EXERCISE DIRECTIONS - Return the lines below that carry the word "States".

LISTED RECORDS -
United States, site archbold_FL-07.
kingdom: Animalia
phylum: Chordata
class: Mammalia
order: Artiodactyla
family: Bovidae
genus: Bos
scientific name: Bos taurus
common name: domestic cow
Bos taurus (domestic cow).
==
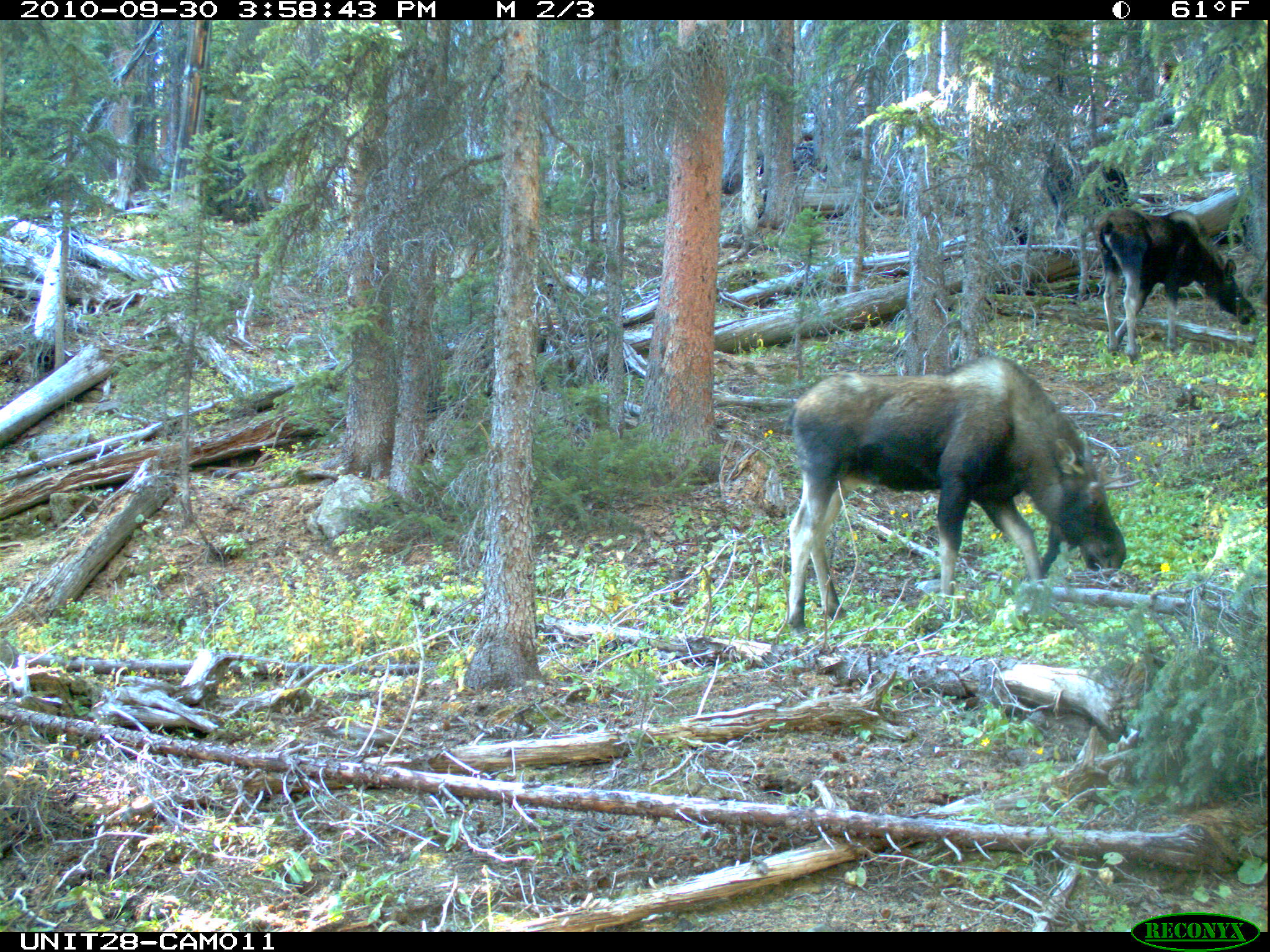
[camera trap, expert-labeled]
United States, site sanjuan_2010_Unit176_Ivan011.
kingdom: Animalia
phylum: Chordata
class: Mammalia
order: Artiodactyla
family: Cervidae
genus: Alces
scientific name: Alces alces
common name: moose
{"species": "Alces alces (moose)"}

FINISHED TASK -
United States, site archbold_FL-07.
United States, site sanjuan_2010_Unit176_Ivan011.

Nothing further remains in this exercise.